Logically, any change in tension or elongation must be sensed and relayed by mechanoreceptors in the gastric wall. It has been proposed that the gastric wall contains two types of mechanoreceptors.11 Mechanoreceptors arranged in a parallel fashion respond to stimuli that elongate the stomach wall; mechanoreceptors arranged in series respond to stimuli that increase the tension of the stomach wall.13 14 In series and in parallel mechanoreceptors in the gastric wall have been functionally identified in vitro in animal studies.23 Recently, Distrutti et al reported that gastric wall tension, measured according to the simplified law of Laplace, is determining the perception of gastric distension below the pain threshold.15 Our observations are consistent with a model in which activation of in series mechanoreceptors is sufficient to transduce perception of changes in gastric wall tension.
The findings of this study may be relevant to a better understanding of the pathophysiology and treatment of functional dyspepsia.
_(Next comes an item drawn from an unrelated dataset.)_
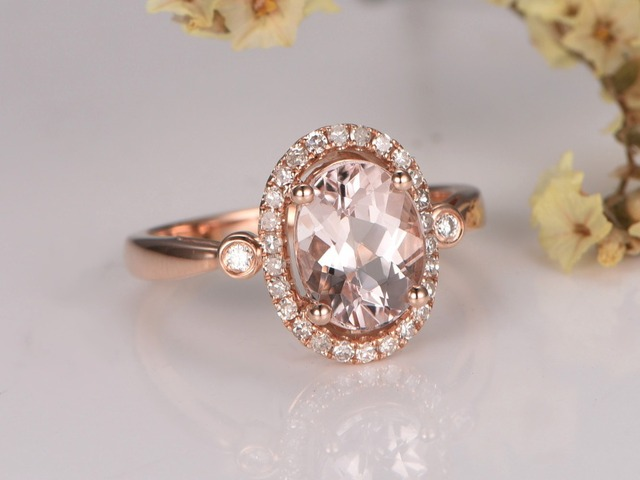 Myray Naturlichen Rosa Morganite 6x8mm Oval Edelstein Diamant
Hypersensitivity to mechanical distension is considered an important mechanism of symptom production in functional dyspepsia. Even if dysfunction leading to hypersensitivity is located at higher levels of the brain-gut axis, mechanoreceptors in the gastric wall must be involved in the process of perception of a mechanical stimulus. Furthermore, impaired accommodation of the proximal stomach to a meal, a frequent finding in patients with functional dyspepsia,21 24 25 may increase gastric wall tension and lead to the perprandial and early postprandial symptoms associated with ingestion of meals. Fundus relaxing agents can decrease wall tension of the proximal stomach and thus may decrease symptoms.
In summary, in the present studies we have demonstrated that Ery increases tone and phasic contractile activity in the proximal stomach. Both tonic and phasic contractions are accompanied by changes in wall tension of the proximal stomach, leading to increased sensitivity to distension and enhanced perception of phasic contractions. Changes in wall tension, but not necessarily changes in elongation, of the proximal stomach are required for perception of a distending stimulus. Our observations support the hypothesis that changes in gastric wall tension may be involved in the genesis of symptoms in functional dyspepsia.